Since the 1960s, the underdeveloped stretch along Varick Street between Spring and Dominick streets has been the site of a fallow parking lot. Demolition and excavation work began recently on the site to make room for the 413-unit project, a collaboration between Mr. Trump and Bayrock Development, the Sapir Organization, and Zar Realty Management. They have been awaiting permits from the city that would allow above-ground construction to begin.
A local bar owner who opposes the project, Rip Hayman, said the site was once known to contain the largest African Methodist Episcopal church in the city. It was attacked during the Civil War-era draft riots, he said.
“The least Trump should do for the community is make a memorial to the difficult history on our block,” Mr. Hayman said yesterday in an e-mail message.
An archeologist hired by the developers will be onsite today, a spokesman for the project, Julius Schwarz, said. He said the developers’ counsel questioned the authority of the city’s Department of Buildings to issue a stop-work order, but that they would comply.
“We will be discussing the matter with them in the morning,” Mr. Schwarz said.
The remains, he said, appear to be confined to the northeast corner of the site, where a church stood until the 1960s.
Police took custody of the bones on Monday afternoon after being alerted by construction workers.
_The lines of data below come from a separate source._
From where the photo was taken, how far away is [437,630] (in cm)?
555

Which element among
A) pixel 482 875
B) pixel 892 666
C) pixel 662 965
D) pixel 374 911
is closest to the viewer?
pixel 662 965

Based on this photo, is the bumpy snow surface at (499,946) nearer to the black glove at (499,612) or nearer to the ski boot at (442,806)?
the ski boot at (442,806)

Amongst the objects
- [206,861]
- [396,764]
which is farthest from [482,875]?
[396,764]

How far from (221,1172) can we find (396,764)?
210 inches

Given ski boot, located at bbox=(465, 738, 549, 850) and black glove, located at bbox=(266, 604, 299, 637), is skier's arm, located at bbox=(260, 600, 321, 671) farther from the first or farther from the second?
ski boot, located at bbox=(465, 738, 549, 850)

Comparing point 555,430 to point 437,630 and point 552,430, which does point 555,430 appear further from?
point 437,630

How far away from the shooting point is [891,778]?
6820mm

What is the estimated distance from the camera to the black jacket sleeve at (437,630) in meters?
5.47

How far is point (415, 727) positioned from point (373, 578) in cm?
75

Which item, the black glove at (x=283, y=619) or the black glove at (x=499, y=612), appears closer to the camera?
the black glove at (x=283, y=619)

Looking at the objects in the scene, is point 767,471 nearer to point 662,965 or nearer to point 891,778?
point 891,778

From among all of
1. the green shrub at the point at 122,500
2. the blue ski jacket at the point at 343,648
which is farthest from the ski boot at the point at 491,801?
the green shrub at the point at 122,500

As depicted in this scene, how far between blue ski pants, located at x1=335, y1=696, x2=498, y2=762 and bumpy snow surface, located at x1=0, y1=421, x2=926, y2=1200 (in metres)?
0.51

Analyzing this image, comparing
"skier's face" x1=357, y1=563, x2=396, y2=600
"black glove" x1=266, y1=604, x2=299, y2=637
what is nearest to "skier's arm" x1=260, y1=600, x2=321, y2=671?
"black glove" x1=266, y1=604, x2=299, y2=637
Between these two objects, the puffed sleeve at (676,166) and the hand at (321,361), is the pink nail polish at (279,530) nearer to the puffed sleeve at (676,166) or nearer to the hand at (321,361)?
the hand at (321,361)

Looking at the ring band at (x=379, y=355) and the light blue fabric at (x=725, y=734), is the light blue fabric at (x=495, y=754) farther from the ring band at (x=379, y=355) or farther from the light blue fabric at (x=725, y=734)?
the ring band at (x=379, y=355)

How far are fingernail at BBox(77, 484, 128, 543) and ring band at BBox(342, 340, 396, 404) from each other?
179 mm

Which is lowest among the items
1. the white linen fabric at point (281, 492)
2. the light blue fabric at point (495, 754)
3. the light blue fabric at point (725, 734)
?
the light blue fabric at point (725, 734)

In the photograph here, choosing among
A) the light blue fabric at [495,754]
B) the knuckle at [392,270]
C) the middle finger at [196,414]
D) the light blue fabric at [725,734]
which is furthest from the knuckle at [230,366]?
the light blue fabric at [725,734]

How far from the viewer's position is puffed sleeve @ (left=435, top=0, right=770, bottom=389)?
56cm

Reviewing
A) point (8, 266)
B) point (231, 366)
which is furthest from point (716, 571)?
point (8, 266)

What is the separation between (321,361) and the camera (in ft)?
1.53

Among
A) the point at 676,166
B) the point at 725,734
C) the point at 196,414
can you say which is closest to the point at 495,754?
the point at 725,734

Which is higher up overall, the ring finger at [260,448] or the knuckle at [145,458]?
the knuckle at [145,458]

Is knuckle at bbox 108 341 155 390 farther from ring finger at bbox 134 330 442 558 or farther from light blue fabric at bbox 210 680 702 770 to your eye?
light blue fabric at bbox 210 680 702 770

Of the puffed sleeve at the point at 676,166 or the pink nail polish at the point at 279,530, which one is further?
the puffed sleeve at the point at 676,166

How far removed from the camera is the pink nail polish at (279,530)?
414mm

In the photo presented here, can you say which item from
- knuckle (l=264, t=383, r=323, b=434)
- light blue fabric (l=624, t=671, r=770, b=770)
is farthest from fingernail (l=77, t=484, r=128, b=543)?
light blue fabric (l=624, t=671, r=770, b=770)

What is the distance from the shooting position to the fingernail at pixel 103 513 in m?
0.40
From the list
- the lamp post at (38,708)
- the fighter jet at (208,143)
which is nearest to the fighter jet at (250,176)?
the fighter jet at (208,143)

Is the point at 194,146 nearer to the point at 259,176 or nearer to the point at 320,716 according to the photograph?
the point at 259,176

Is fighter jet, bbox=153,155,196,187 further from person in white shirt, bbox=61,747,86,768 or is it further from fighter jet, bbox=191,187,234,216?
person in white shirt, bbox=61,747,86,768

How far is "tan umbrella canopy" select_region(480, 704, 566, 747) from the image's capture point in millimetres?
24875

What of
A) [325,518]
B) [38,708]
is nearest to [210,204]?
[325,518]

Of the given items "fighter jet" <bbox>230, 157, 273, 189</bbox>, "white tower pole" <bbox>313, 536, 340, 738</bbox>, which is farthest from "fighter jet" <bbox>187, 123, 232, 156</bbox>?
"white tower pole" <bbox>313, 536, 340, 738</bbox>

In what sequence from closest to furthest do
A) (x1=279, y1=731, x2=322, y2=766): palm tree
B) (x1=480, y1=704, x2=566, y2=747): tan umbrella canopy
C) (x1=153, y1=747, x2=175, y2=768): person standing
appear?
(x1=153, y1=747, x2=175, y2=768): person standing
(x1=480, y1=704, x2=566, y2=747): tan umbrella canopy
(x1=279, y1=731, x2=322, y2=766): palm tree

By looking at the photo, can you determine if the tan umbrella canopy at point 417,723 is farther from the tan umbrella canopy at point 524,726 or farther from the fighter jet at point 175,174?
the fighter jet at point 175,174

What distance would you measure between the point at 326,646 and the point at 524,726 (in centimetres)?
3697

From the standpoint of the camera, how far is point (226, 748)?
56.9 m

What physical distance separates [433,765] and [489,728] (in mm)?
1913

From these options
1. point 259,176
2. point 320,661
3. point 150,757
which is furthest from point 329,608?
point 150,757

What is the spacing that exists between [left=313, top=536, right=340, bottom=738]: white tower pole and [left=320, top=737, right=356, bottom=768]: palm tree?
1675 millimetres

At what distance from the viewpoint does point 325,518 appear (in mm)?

Police officials said yesterday the bones appear to be more than 100 years old. The existence of bones was first reported yesterday on the Web site of the magazine the Real Deal.
Some neighbors have attacked the SoHo project, saying the glass and steel building would tower over the surrounding low-rise neighborhood. Local elected officials and preservationists have criticized the developers for what they say appear to be efforts to sidestep local zoning laws that prohibit residential development in a manufacturing zone. Supporters say the project will enliven a dark stretch of West SoHo where cars line up to drive through the Holland Tunnel.
A spokeswoman for the Landmarks Preservation Commission said the agency has no jurisdiction over a privately owned site, but it recommended to the developers that they retain an archeologist and attempt to identify and consult with relatives of the deceased about the remains.
The director of the SoHo Alliance, Sean Sweeney, said the remains could have been affiliated with a late 19th century Baptist Church that burned down in a mysterious fire in the 1960s.
“It could have been mafia guys,” Mr. Sweeney said. “There were a lot of social clubs around there.”
A spokeswoman for the city’s Department of Buildings, Jennifer Givner, said the agency would work with the Landmarks Commission and the developers to undertake further research and evaluation and determine the best course of action.
In Lower Manhattan in 1991, the federal government stopped work on its $276 million, 34-story federal office tower at Broadway near Duane Street after finding the remains of hundreds of buried African-Americans from the 17th and 18th centuries. Plans were eventually altered, and much of the African Burial Ground is now preserved and will be home to a large memorial.
The executive director of the Greenwich Village Society of Historical Preservation, Andrew Berman, said that after the discovery of remains, the developers should rename the project, “Trump Condo Hotel and Mausoleum.”
“I have a sense these bodies must have been turning in their graves since the project was announced,” Mr. Berman said.